Tak ada jalan atau akses masuk yang memadai dan manusiawi untuk menuju ke desa ini, dengan kondisi yang demikian otomatis kendaraanpun tak ada yang bisa melalui jalananberkontor naik turun dan berbatu ini kecuali kendaraan bergardan ganda, itupun terbatas mungkin tidak sampai setengah perjalanan yang kemudian harus dilanjutkan dengan berjalan kaki puluhan meter.
Tak ada listrik dan penerangan, yang memungkinkan penduduknya tidak bisa mendapatkan informasi melalui media radio ataupun televise, menjadikan warganya tidak tahu mengenai dunia luar, bahkan ketika ditanya sekarang tahun berapa merreka tidak tahu. Tak ada sekolah, sehingga tidak heran angka buta aksara di tempat ini menyentuh angka 100%. Tak juga ada sarana kesehatan, bahkan setingkat puskesmaspun tidak tersedia.

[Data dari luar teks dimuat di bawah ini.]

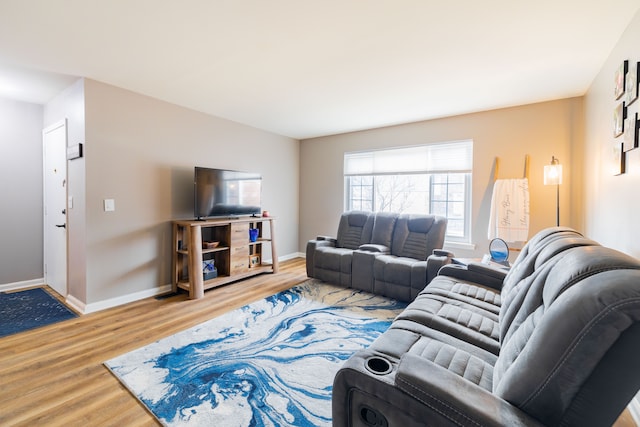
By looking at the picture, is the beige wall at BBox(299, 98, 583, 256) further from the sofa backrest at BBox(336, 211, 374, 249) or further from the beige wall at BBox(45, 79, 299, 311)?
the beige wall at BBox(45, 79, 299, 311)

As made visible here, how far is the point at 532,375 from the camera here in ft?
2.77

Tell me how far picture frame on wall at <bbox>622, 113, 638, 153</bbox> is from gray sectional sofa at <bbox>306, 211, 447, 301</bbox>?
68.0 inches

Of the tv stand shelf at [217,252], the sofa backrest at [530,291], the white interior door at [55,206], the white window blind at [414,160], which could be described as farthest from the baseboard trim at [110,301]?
the sofa backrest at [530,291]

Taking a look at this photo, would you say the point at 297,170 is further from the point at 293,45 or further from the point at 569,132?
the point at 569,132

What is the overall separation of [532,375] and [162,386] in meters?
2.07

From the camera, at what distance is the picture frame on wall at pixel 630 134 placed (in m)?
1.75

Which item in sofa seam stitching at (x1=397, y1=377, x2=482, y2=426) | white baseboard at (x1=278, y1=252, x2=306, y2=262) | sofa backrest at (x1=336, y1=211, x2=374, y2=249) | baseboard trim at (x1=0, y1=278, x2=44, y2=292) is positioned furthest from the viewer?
white baseboard at (x1=278, y1=252, x2=306, y2=262)

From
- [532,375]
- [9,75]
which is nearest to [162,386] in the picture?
[532,375]

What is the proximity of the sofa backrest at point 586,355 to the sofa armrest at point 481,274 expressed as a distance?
1.59m

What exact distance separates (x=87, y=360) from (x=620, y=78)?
446cm

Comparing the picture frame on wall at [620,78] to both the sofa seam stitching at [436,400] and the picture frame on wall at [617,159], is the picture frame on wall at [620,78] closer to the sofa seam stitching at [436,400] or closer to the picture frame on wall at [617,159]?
the picture frame on wall at [617,159]

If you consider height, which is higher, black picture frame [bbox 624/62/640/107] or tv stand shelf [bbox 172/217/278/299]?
black picture frame [bbox 624/62/640/107]

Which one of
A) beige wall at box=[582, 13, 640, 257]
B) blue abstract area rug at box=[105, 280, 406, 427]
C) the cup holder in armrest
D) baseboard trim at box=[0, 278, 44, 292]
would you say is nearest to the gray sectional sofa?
blue abstract area rug at box=[105, 280, 406, 427]

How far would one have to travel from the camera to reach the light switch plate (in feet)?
10.2
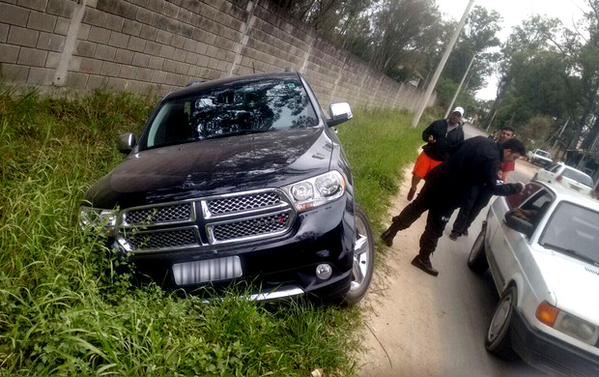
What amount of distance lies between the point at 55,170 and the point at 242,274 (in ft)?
7.38

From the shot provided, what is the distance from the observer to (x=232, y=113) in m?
3.91

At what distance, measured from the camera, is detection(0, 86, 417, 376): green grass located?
7.19ft

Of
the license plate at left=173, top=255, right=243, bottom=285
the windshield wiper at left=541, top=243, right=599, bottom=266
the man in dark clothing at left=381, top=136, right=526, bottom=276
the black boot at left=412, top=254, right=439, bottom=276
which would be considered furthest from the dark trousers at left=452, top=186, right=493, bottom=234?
the license plate at left=173, top=255, right=243, bottom=285

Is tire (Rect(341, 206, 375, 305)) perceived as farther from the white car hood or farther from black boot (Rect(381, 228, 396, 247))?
black boot (Rect(381, 228, 396, 247))

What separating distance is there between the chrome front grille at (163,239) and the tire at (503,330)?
8.40 ft

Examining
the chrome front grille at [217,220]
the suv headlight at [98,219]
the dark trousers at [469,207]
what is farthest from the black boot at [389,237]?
the suv headlight at [98,219]

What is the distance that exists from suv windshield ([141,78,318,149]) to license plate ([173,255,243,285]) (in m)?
1.36

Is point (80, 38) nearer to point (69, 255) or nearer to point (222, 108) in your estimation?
point (222, 108)

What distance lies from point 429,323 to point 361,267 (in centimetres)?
90

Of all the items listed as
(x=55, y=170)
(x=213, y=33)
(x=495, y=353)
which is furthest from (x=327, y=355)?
(x=213, y=33)

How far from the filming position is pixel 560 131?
53906mm

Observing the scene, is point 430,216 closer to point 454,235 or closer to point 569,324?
point 454,235

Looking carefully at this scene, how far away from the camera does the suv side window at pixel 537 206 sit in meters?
4.14

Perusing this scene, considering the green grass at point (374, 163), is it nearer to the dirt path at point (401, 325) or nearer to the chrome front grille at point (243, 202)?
the dirt path at point (401, 325)
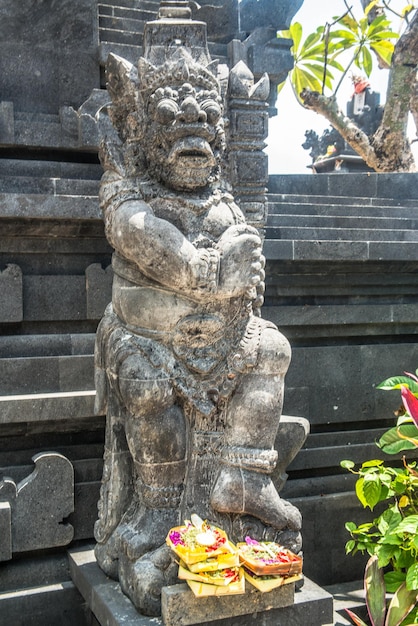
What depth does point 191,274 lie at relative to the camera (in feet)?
12.1

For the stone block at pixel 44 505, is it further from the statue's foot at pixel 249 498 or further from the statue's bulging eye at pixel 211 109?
the statue's bulging eye at pixel 211 109

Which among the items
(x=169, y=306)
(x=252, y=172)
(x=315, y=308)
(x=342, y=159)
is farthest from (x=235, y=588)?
(x=342, y=159)

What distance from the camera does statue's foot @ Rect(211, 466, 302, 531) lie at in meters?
3.74

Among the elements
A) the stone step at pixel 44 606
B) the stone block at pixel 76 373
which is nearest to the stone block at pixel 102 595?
the stone step at pixel 44 606

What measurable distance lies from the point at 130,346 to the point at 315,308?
2208 millimetres

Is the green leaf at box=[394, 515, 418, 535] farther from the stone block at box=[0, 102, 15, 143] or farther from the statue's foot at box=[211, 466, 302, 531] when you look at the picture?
the stone block at box=[0, 102, 15, 143]

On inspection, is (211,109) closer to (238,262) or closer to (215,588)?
(238,262)

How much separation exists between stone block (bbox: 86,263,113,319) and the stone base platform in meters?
1.88

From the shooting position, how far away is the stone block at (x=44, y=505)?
4.57 meters

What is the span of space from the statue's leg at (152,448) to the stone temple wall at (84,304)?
1.04 metres

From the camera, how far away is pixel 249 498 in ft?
12.3

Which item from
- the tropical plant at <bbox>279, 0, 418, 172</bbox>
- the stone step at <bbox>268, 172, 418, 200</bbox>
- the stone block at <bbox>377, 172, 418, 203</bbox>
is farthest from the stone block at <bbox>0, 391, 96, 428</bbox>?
the tropical plant at <bbox>279, 0, 418, 172</bbox>

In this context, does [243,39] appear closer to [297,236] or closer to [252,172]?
[297,236]

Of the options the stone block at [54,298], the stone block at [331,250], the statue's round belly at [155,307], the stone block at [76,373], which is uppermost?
the stone block at [331,250]
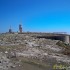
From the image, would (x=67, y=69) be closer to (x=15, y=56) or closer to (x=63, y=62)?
(x=63, y=62)

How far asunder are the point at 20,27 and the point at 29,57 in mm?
34814

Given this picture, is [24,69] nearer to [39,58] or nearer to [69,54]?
[39,58]

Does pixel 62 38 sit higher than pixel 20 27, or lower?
lower

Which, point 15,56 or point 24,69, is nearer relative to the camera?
point 24,69

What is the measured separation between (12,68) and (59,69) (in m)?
2.42

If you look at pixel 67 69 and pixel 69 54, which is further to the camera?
pixel 69 54

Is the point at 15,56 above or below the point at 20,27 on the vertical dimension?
below

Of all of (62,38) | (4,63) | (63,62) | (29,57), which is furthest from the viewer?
(62,38)

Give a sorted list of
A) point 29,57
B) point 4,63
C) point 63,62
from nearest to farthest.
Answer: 1. point 4,63
2. point 63,62
3. point 29,57

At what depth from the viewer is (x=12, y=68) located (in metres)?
7.46

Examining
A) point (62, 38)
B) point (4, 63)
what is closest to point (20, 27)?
point (62, 38)

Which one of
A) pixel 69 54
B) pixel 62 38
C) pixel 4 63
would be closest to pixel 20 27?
pixel 62 38

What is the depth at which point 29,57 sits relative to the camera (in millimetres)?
10055

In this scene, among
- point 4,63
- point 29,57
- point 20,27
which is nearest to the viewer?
point 4,63
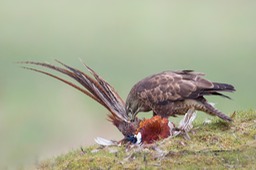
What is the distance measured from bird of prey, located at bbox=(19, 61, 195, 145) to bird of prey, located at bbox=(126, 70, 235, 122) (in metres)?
0.22

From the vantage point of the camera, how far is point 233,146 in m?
12.8

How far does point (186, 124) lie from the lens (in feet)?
43.7

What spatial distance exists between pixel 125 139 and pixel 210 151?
4.13 feet

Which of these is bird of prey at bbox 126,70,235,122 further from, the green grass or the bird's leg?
the green grass

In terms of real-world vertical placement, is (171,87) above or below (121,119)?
above

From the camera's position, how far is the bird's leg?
43.3ft

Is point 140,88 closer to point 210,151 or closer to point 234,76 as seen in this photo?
point 210,151

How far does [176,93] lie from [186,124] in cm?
52

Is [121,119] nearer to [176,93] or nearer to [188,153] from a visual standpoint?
[176,93]

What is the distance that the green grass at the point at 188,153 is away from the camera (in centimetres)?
1237

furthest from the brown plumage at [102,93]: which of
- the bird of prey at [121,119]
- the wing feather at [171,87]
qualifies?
the wing feather at [171,87]

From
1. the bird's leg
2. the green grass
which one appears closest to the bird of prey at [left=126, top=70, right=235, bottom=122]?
the bird's leg

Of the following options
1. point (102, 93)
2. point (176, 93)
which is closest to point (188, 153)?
point (176, 93)

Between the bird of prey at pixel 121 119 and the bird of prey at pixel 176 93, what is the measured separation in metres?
0.22
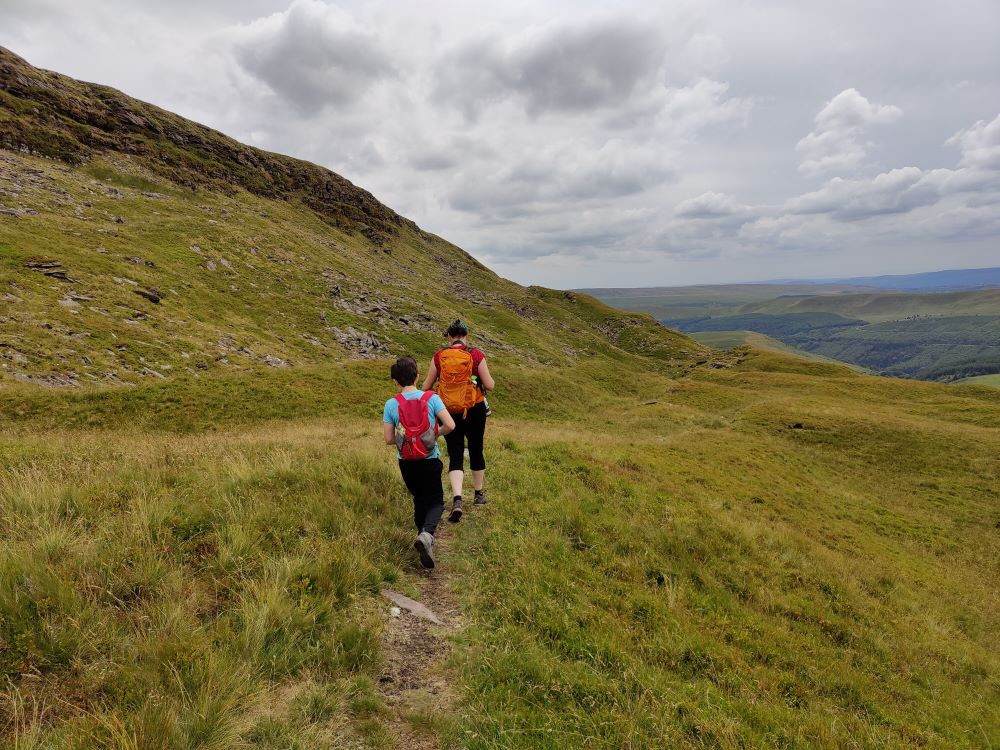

Itulah sebagian gambaran dan potret buram sebuah desa atau dusun bernama Cindakko di Kabupaten Maros provinsi Sulawesi Selatan yang saya saksikan melalui program Indonesiaku Selasa 07 Oktober 2014diTrans7. Sungguh ironis bahkan tragis di negeri yang sudah merdeka selama lebih dari setengah abad ini ternyata masih terdapat desa yang penduduknya begitu terisolir dari kehidupan dunia luar, seolah aroma kemerdekaan tidak pernah mereka rasakan.
Adakah para anggota dewan yang terhormat, yang kini sedang “berjuang” di senayan dan para pemangku kebijakan di negeri ini tahu bahwa masih ada sebagian dari sekian ratus juta penduduk Indonesia ini yang hidup memprihatinkan. Atau jangan-jangan jika sudah terpilih, dilantik dan duduk di kursi empuk jabatan mereka lupa dengan janji ,manis dan angin surga yang mereka tawarkan dulu? Entahlah, mungkin hanya waktu yang bisa menjawab dan hati nurani mereka yang akan berbicara.